David Rothkopf, a former Clinton administration official and the former CEO and editor of Foreign Policy magazine, said Democrats have good reason to view Netanyahu’s latest military moves in the context of how they may affect the 2024 U.S. presidential election.

“I think it’s a reasonable concern based on conversations I’ve had with Israelis. They understand that [Netanyahu] is a Trump supporter and feels it would be more in his long-term interest to have Trump in the presidency. Therefore it might in some way affect the decisions he’s making over the course of the next five weeks,” Rothkopf told The Hill.

Asked about how Netanyahu’s potential impact the election, he noted the Biden administration’s inability to broker a peace deal despite months of concerted effort, which has become a sore point with members of the Democratic Party’s progressive base.

“They theory is that unrest in Middle East might not reflect well on the administration. But having said that, if people go back they’ll also find there were problems to which Trump contributed. It will affect different voters differently, but that’s the underlying theory,” he said.

Biden and Secretary of State Antony Blinken have pressed Netanyahu for nearly a year to negotiate a cease-fire deal and U.S. officials say that the Israeli prime minister largely agreed to one privately before later backing away.

Instead of lowering the temperature in the region as Biden had asked, the Netanyahu regime has escalated the situation by killing a top Hezbollah commander in Beirut in July and allegedly assassinating Ismail Haniyeh, the political leader of Hamas, in Tehran.

Then, last month, Israel stepped up its offensive against Hezbollah by detonating explosives inside pagers and walkie-talkies controlled by Hezbollah members, killing 32 people and wounding nearly 3,000 others.

That was followed by an Israeli airstrike last week that killed Hezbollah leader Sayyed Hassan Nasrallah in Beirut, along with members of his inner circle.

Israel then ratcheted up its offensive again by launching a ground offensive into southern Lebanon on Tuesday and followed that with an airstrike on a medical center in central Beirut on Thursday, prompting the Lebanese government to accuse Israel of targeting civilian infrastructure.

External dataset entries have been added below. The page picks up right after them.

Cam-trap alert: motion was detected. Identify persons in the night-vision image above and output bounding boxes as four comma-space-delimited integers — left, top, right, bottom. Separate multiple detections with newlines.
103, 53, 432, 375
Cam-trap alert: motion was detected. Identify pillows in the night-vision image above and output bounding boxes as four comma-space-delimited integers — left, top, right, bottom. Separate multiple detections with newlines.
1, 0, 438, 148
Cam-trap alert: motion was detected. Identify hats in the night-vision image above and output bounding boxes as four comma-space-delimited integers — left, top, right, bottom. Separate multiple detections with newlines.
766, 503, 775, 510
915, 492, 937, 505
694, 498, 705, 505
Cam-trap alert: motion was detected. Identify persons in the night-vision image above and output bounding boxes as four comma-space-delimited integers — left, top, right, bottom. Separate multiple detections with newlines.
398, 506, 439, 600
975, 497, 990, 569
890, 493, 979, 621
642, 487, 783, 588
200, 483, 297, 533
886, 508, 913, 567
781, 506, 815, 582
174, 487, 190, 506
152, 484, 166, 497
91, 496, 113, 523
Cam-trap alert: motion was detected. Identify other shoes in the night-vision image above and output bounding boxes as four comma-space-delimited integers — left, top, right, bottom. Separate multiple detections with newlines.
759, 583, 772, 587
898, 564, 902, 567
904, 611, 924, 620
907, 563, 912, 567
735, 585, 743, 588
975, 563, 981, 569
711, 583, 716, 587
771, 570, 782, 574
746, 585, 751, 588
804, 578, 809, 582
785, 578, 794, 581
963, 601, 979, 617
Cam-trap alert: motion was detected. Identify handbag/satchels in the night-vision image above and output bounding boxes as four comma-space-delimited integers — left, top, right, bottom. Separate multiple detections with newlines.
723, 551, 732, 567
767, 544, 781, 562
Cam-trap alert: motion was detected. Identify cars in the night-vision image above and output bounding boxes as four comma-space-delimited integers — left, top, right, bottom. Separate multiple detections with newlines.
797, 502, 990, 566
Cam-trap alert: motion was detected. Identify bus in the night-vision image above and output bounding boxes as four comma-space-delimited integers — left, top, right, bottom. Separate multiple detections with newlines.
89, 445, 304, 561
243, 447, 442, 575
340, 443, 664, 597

Biden responded warily to last week’s strike on Nasrallah, calling his death “a measure of justice for his many victims,” including hundreds of Americans killed by Hezbollah over four decades.

But the president reiterated that “ultimately, our aim is to de-escalate the ongoing conflicts in both Gaza and Lebanon through diplomatic means,” noting that his administration is pursuing a cease-fire deal in Gaza that would include the release of hostages, as well as a broader peace deal “that would return people safely to their homes in Israel and Southern Lebanon.”

Asked Saturday if an Israeli ground invasion into Lebanon would be inevitable, Biden told reporters: “It’s time for a ceasefire.”